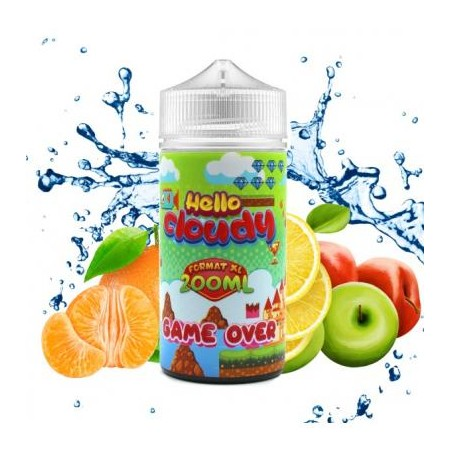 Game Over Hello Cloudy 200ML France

____________

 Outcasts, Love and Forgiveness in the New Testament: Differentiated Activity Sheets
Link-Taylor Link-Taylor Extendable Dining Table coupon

____________

> [THE PROBLEM] Please, from the material above, copy only the lines from the line with "Outcasts, Love and" up to and including the line with "Link-Taylor Link-Taylor Extendable", exactly as written.

> [ANSWER BOX]
 Outcasts, Love and Forgiveness in the New Testament: Differentiated Activity Sheets
Link-Taylor Link-Taylor Extendable Dining Table coupon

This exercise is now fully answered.